Wednesday, May 27, 2009

Soak the rich, lose the rich

One of the reasons why states are having troubles balancing their budgets is because most pols believe that raising taxes will generate revenue by a geometrically corresponding degree. Simply raising the sales or income tax by say, 3% will not necessarily garner you a 3% gain in revenue. And this goes double for raising taxes at the margins on rich people.

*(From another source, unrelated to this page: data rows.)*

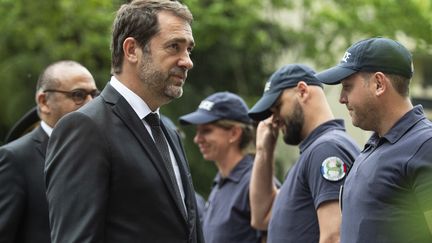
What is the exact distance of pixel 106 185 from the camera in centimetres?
A: 395

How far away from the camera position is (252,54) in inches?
555

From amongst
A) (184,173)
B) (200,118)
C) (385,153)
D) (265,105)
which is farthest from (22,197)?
(200,118)

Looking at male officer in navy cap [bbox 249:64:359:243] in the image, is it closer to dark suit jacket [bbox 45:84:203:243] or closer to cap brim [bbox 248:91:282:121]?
cap brim [bbox 248:91:282:121]

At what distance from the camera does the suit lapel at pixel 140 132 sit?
4.10m

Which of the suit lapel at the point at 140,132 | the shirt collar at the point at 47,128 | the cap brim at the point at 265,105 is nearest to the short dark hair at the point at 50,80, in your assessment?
the shirt collar at the point at 47,128

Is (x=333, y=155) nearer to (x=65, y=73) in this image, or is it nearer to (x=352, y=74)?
(x=352, y=74)

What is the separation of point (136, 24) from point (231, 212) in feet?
8.69

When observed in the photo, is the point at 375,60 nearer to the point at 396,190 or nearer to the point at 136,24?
the point at 396,190

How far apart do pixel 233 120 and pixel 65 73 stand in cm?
177

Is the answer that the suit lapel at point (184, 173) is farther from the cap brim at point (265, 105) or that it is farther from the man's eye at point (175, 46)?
the cap brim at point (265, 105)

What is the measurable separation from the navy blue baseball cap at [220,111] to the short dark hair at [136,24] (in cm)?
286

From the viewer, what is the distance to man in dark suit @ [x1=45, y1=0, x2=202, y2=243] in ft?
12.9

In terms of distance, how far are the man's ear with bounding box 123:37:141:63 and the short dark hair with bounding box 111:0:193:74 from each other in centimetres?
2

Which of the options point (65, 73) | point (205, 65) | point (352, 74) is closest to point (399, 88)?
point (352, 74)
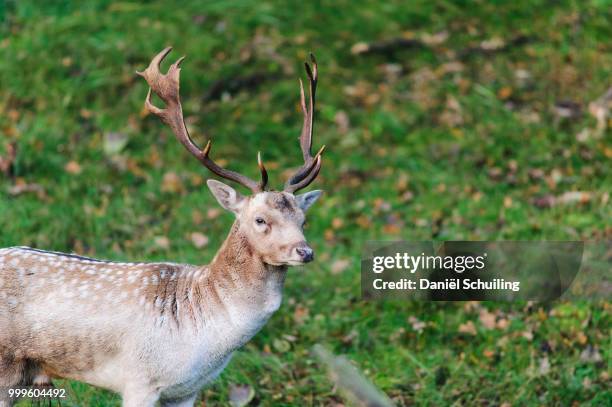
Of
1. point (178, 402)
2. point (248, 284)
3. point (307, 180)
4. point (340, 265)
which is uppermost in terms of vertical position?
point (307, 180)

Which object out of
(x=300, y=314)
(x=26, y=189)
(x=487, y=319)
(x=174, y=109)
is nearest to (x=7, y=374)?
(x=174, y=109)

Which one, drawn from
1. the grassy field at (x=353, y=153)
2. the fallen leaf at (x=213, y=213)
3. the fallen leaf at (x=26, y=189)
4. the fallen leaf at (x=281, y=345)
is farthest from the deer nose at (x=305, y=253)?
the fallen leaf at (x=26, y=189)

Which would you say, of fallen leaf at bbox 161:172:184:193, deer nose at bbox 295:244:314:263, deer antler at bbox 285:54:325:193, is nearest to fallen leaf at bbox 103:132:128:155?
fallen leaf at bbox 161:172:184:193

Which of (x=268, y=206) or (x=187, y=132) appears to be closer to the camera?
(x=268, y=206)

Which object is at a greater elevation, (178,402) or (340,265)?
(178,402)

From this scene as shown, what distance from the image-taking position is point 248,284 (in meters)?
4.70

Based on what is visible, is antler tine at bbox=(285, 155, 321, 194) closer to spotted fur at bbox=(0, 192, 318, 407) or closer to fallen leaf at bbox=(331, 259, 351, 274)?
spotted fur at bbox=(0, 192, 318, 407)

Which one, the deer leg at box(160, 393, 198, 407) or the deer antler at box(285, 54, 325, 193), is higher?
the deer antler at box(285, 54, 325, 193)

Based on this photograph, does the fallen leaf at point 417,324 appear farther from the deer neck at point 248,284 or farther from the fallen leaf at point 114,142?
the fallen leaf at point 114,142

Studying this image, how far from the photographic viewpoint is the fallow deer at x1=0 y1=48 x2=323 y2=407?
465cm

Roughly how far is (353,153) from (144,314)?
5288mm

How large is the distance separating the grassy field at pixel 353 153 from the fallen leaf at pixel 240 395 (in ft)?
0.12

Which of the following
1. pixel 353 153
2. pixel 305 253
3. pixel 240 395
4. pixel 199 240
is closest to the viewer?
pixel 305 253

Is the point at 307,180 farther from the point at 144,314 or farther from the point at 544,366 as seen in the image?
the point at 544,366
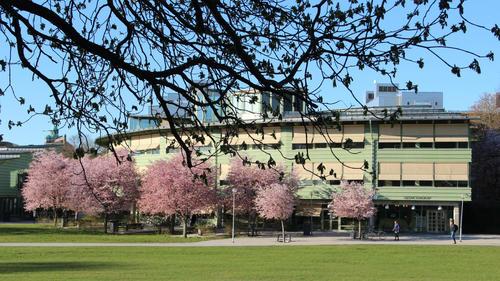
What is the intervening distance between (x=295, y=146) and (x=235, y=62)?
159ft

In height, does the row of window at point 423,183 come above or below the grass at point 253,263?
above

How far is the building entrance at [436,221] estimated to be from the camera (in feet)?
180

Maryland couldn't balance its budget last year, so the state tried to close the shortfall by fleecing the wealthy. Politicians in Annapolis created a millionaire tax bracket, raising the top marginal income-tax rate to 6.25%. And because cities such as Baltimore and Bethesda also impose income taxes, the state-local tax rate can go as high as 9.45%. Governor Martin O'Malley, a dedicated class warrior, declared that these richest 0.3% of filers were "willing and able to pay their fair share." The Baltimore Sun predicted the rich would "grin and bear it."

One year later, nobody's grinning. One-third of the millionaires have disappeared from Maryland tax rolls. In 2008 roughly 3,000 million-dollar income tax returns were filed by the end of April. This year there were 2,000, which the state comptroller's office concedes is a "substantial decline." On those missing returns, the government collects 6.25% of nothing. Instead of the state coffers gaining the extra $106 million the politicians predicted, millionaires paid $100 million less in taxes than they did last year -- even at higher rates.

Unlike you and we, the rich are much more mobile and have houses in tax-friendly states such as Florida and South Carolina to which they can relocate.

Such is the folly though of having the rich, you know, pay their fair share.

Because the poor don’t pay much in the way of income tax anyway and the rich can get up and get out of town that leaves but our humble little platoons in the middle bearing the costs of a recession and an expansionist government.